Walk down the sand dunes and grassy slopes to Tankerton Beach. Backed by a promenade, the old-fashioned shingle beach is usually empty of crowds. Don’t let the fact that it is a shingle beach put you off. Tankerton has a traditional seaside charm to it and is the perfect spot to watch the sunset. While it doesn’t have a pier or donkey rides, it does offer a picturesque place to relax. You’ll find a little cafe serving teas and coffees along the front along with the Neptune pub.

Joss Bay, Broadstairs

Joss Bay is a popular spot. This beautiful beach in Kent is always busy in the summer months. With golden sands, clean water, rock pools and lots of activities, it’s easy to see why this sandy cove pulls in the crowds. As well as a children’s play area there are watersports available at a very reasonable cost. Popular with families, Joss Bay has good facilities. There is a pay and display car park right next to the beach, toilets on the front and plenty of places to buy food and drink.

5 Facts about Kent
1. Believe it or not, Kent is the biggest producer of hazelnuts in the UK

Cobnuts, which are a type of hazelnut, are harvested in mid August

2. Pocahontas is buried somewhere in Gravesend

You won’t find her gravestone, but you will find a memorial statue of her at St. George’s church.

3. Henry VIII and Anne Boleyn went to Sheerness on their honeymoon

If only the ‘honeymoon’ period lasted a bit longer…

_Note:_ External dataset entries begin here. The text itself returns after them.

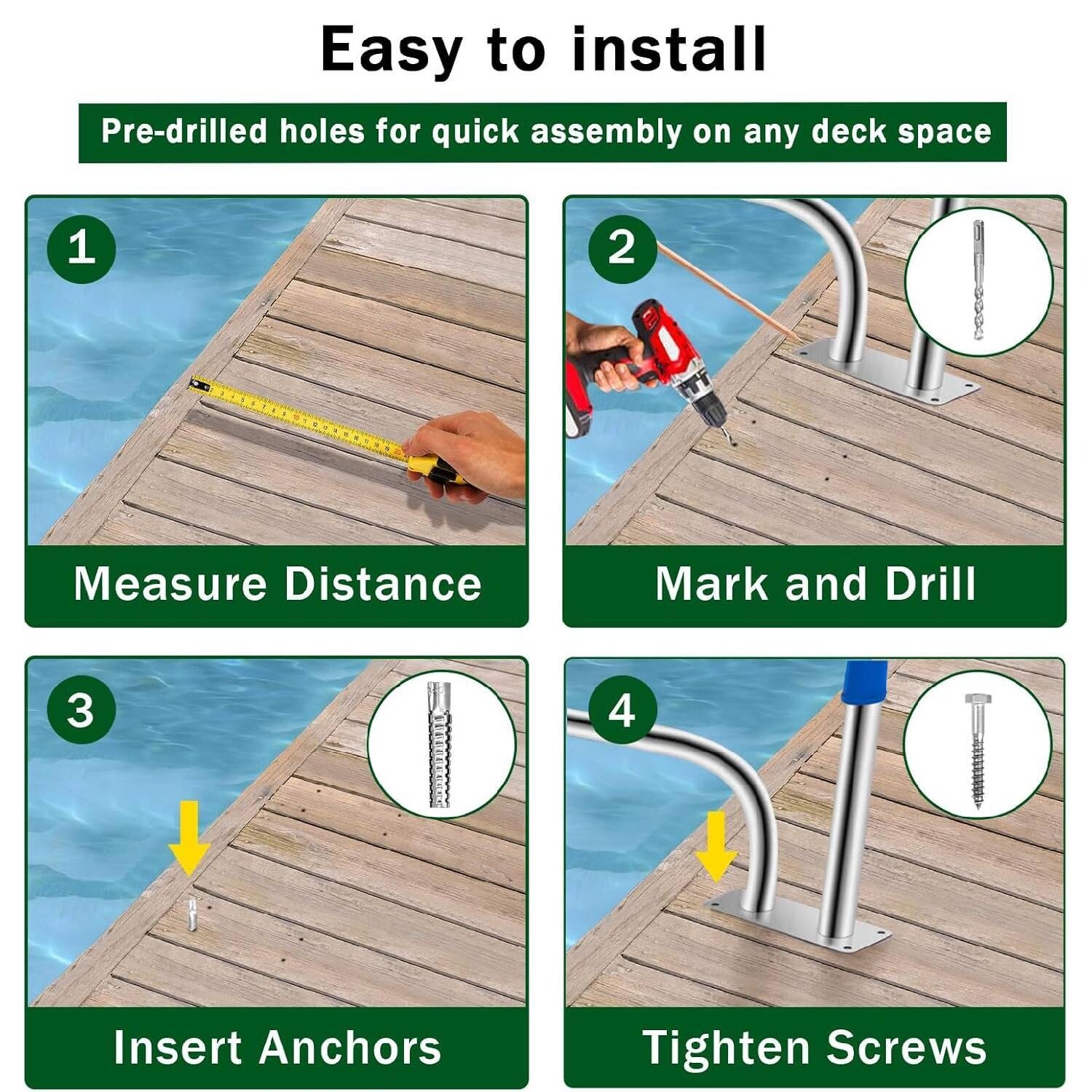 Easy to install

Pre-drilled holes for quick assembly on any deck space

1

Measure Distance

2

Mark and Drill

3

Insert Anchors

4

Tighten Screws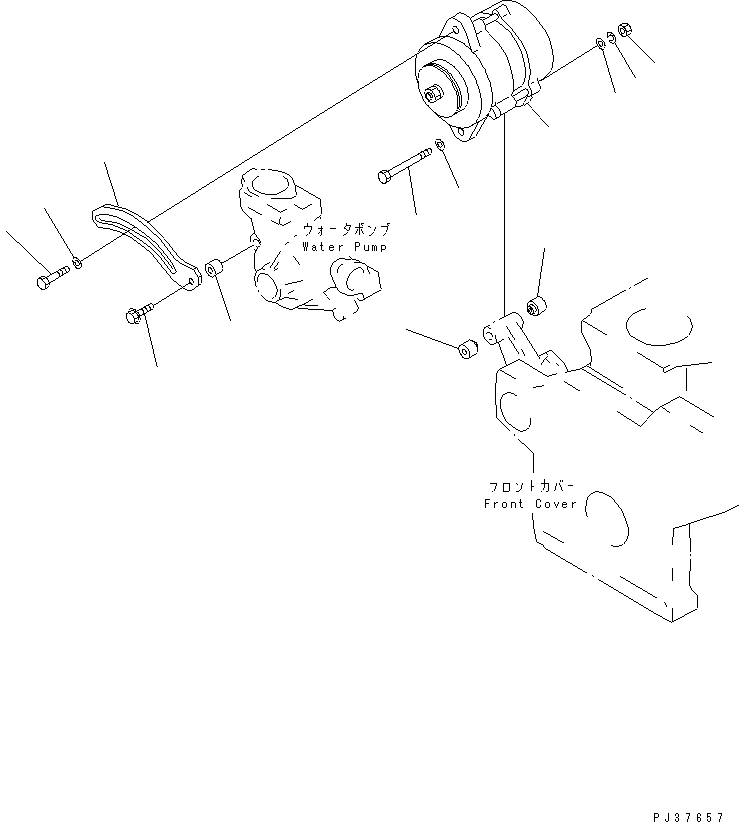 ウォータポンプ
Water Pump

フロントカバー
Front Cover

PJ37657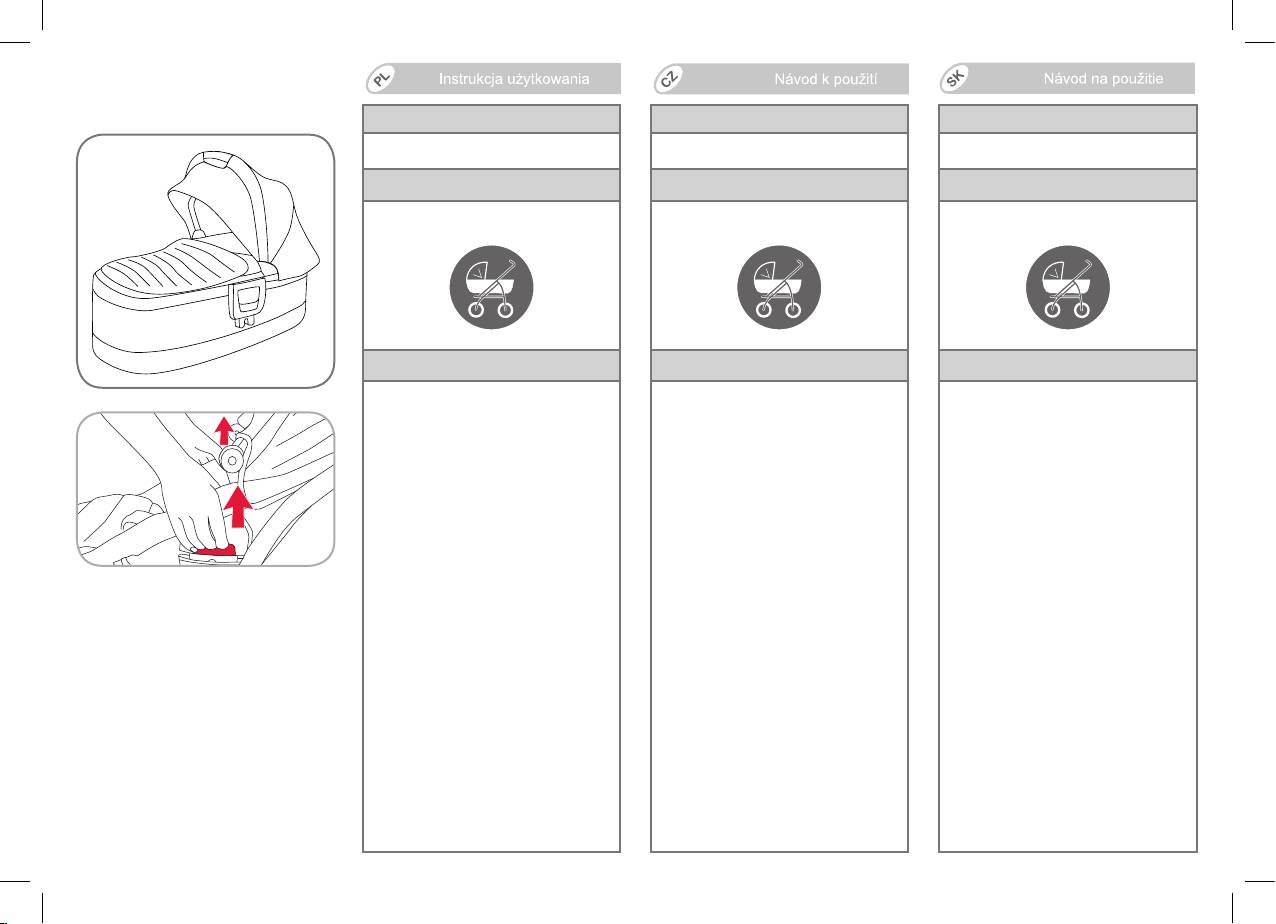 PL Instrukcja użytkowania

CZ Návod k použití

SK Návod na použitie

4. Rochester held city status from 1211-1998

Rochester lost its city status due to an administrative error and it has never been reinstated

5. Julius Caesar liked the people of Kent

He once said: “Of all the British tribes, by far the most civilised are they who dwell in Kent.”

How to get to Kent
By Car

The best way to travel to Kent from anywhere in the UK is to head towards London. You need to pick up the M25.

If you’re approaching Kent from the North or East, you will cross Dartford Bridge. Be aware that the bridge has a toll charge, for cars a one-off crossing is £2.50. Once you’ve crossed Dartford Bridge follow signs for the M2 or journey further down to pick up the M20.

If you’re approaching Kent from the South or West, once you’ve joined the M25, continue to the M26 and connect with the M20.

By Train

If you’re travelling to Kent by train, chances are that you’ll have to catch a connecting train in London. London Bridge, Charing Cross, London Waterloo East, Victoria and St Pancras International all operate Southeastern services connecting Kent to the capital city.

By Air

The nearest major airports closest to Kent are London Gatwick and Heathrow. From here, it’s about an hour to drive to the centre of Kent.

Getting around
By Train

Southeastern is Kent’s only rail provider and runs services across 180 stations. Southeastern operates the UK’s only high speed train, running from St Pancras International. It stops at numerous locations in Kent including Canterbury, Folkestone, Medway, Margate, Broadstairs, Ramsgate and Dover.

By Bus

The bus service in Kent is operated by Stagecoach and Arriva. Arriva routes cover Gravesend, Isle of Sheppey, Maidstone, Sevenoaks, Tonbridge, Tunbridge Wells and Medway. Stagecoach is the primary service provider in the east and south of the county. There are 55 bus routes running across Ashford, Canterbury, the Dover & Deal area, Faversham, the Folkestone & Hythe area, Herne Bay, Thanet and Whitstable.

By Bike

Two-wheeled adventures are popular in Kent as the county has many cycling routes. There are plenty of places to hire bikes too, such as Canterbury Cycle Hire, Whitstable Cycle Hire and Cycle-Ops in Tonbridge.